Although the traffic light coalition wants to stabilize the pension level at the current 48 percent by 2039 through a “level protection clause” in the pension adjustment formula and does not want to further increase the statutory retirement age, more old-age poverty is programmed.

Prof. Dr. Christoph Butterwegge is a political scientist and poverty researcher who taught political science at the University of Cologne from 1998 to 2016.  His book “The Polarizing Pandemic” was published on May 18, 2022. Germany after Corona” at Beltz Juventa.

After the FDP was able to push through a modified version of its “stock pension” in the coalition negotiations, the traffic light coalition wants to move to a “partially funded” share-based pension system.

In order to circumvent the “debt brake” enshrined in the constitution after the financial crisis, the governing parties are taking their cue from stock market gamblers who buy shares on credit: a state fund managed by the public “Generational Capital Foundation” is to purchase German and foreign shares with federal loans initially amounting to 12 billion euros per year.

With the income that remains after interest payments have been deducted and is intended to flow to the statutory pension insurance, it is hoped that from 2036 onwards it will be possible to relieve the burden on contributors, employees subject to social security contributions and their employers. However, like all investments on the financial markets, these stock transactions are subject to risk.

The term “generational capital”, which Christian Lindner probably chose for advertising reasons, is a nickname for the new stock market pension, with which future contributors are made dependent on returns achieved on the financial market. After the Riester reform, this is further start-up funding from the federal government for the stock exchange and public support for the profits of banks and financial service providers.

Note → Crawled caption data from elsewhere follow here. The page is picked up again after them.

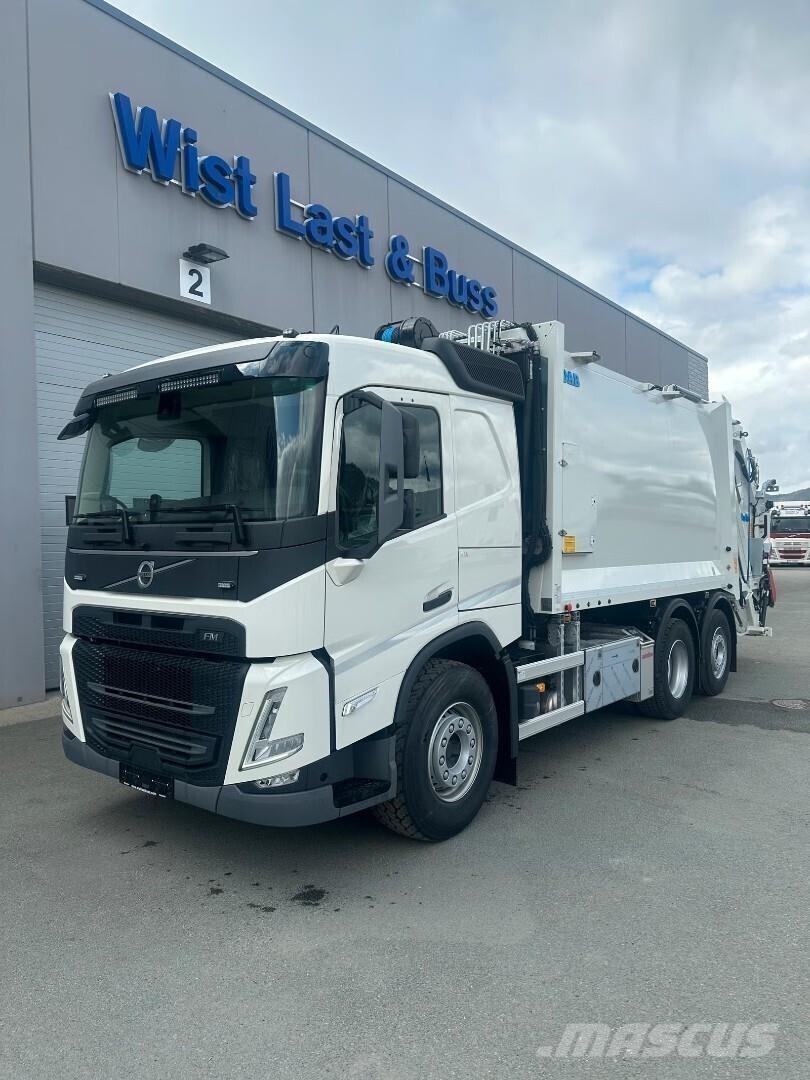 Volvo FM430 Inne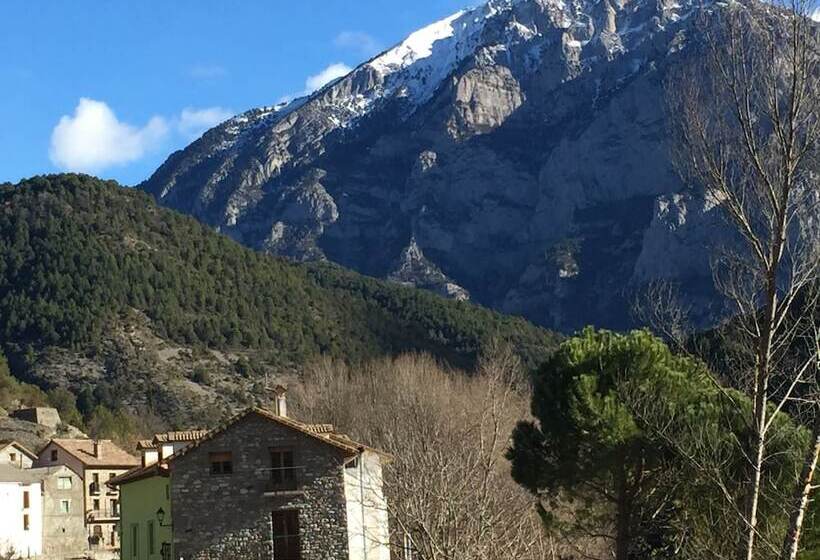 Пансион Apartamentos Casa Rubén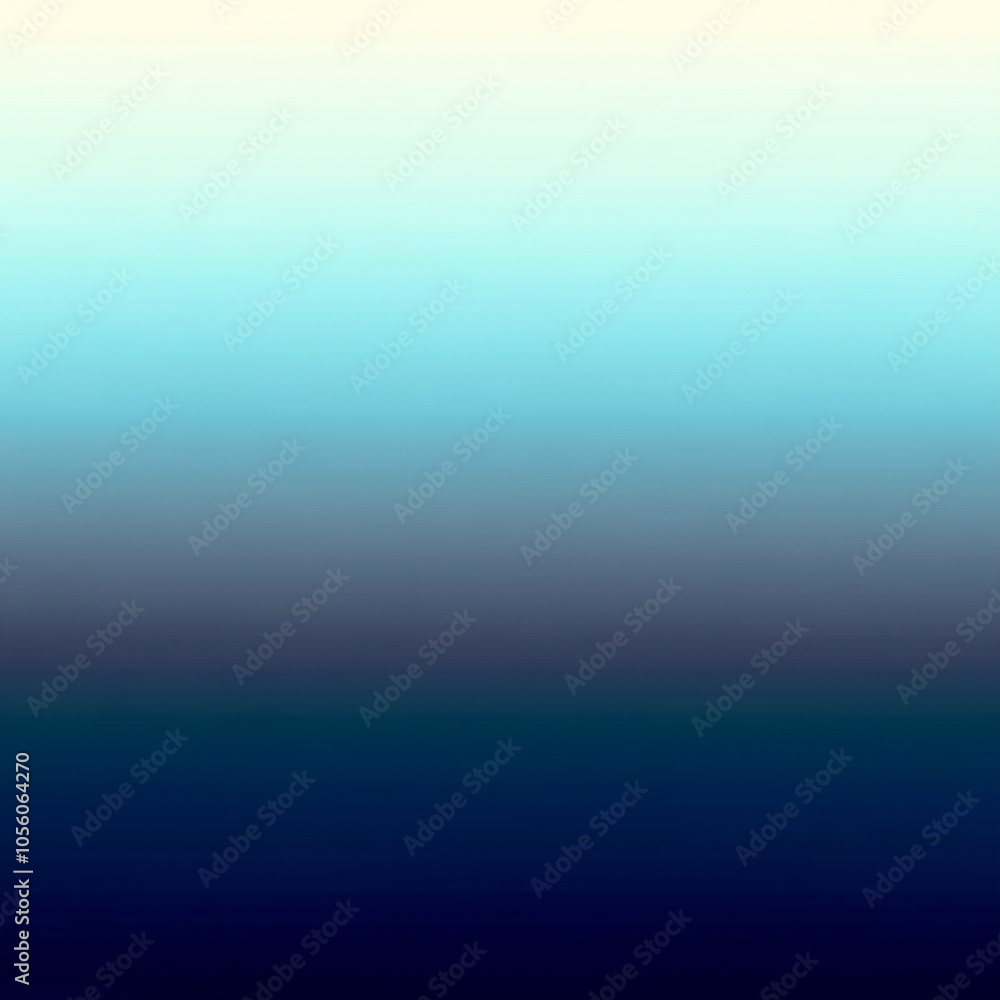 white blue gradient background abstract smooth transition sea and sky merges at the horizon wallpaper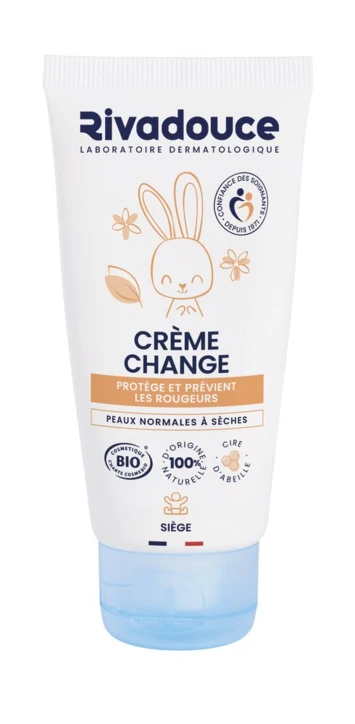 Crème change Bébé RIVADOUCE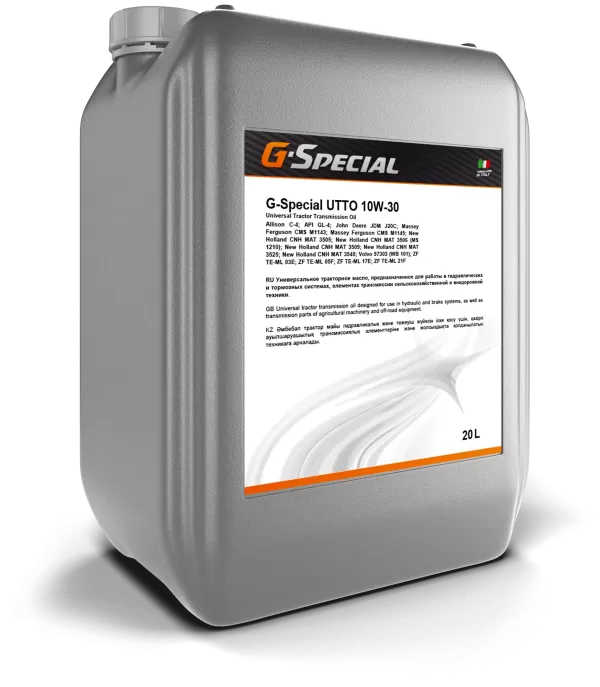G-Special STOU 10W-40 RUS 20л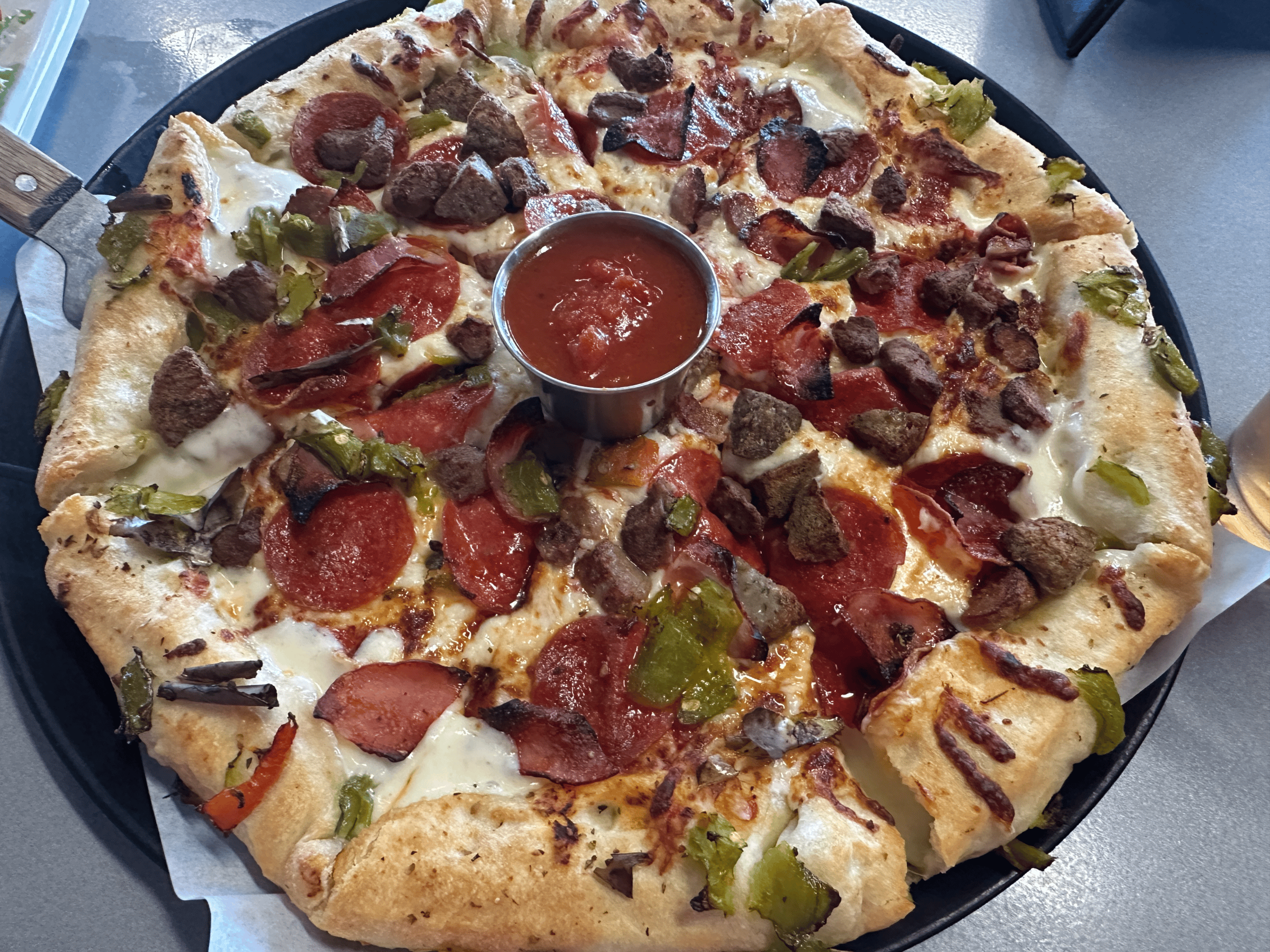 Gold Street Pizza – Albuquerque, New Mexico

Generational capital does not solve the supposed demographic problem of pension provision using the pay-as-you-go system, because the financial markets are by no means immune to it. Generations do not have a savings box into which they can pay for their old age.

Although building up a capital stock will put a burden on younger people, the traffic light coalition acts as if it were about more intergenerational equity. This is a political fighting term that helps to legitimize a “remodeling” or dismantling of the welfare state by intensifying a distribution struggle between capital and Work is reinterpreted as a “generational war”.

The recently widening gap between rich and poor appears to be a growing contrast between young and old due to the reinterpretation of socio-economic to generational conflicts.

As if the material consequences of a redistribution from bottom to top were not bad enough, the mental consequences of “funded” pension provision, i.e. dependent on the financial market, are also worth considering.

What the Liberals welcome as a “strengthening of the equity culture” may lead to younger people, when they hear the word “pension”, thinking more about the returns of listed companies in the future and looking at “stock market before 8” in order to be able to assess the development of their contribution rate. Employees may soon even shy away from actually necessary measures such as increasing capital and profit taxes for corporations because they fear falling dividends.

To date, only a small minority of employees subject to social security contributions have ever purchased shares. Nevertheless, the law wants to make all contributors “beneficiaries” of the financial market without giving them the slightest influence on the type and extent of capital investments.

Since the arms companies have been booming since the Russian invasion of Ukraine and Olaf Scholzen’s “turning point” speech, a large part of the funds are flowing to companies that make huge profits from the production of weapons and war material.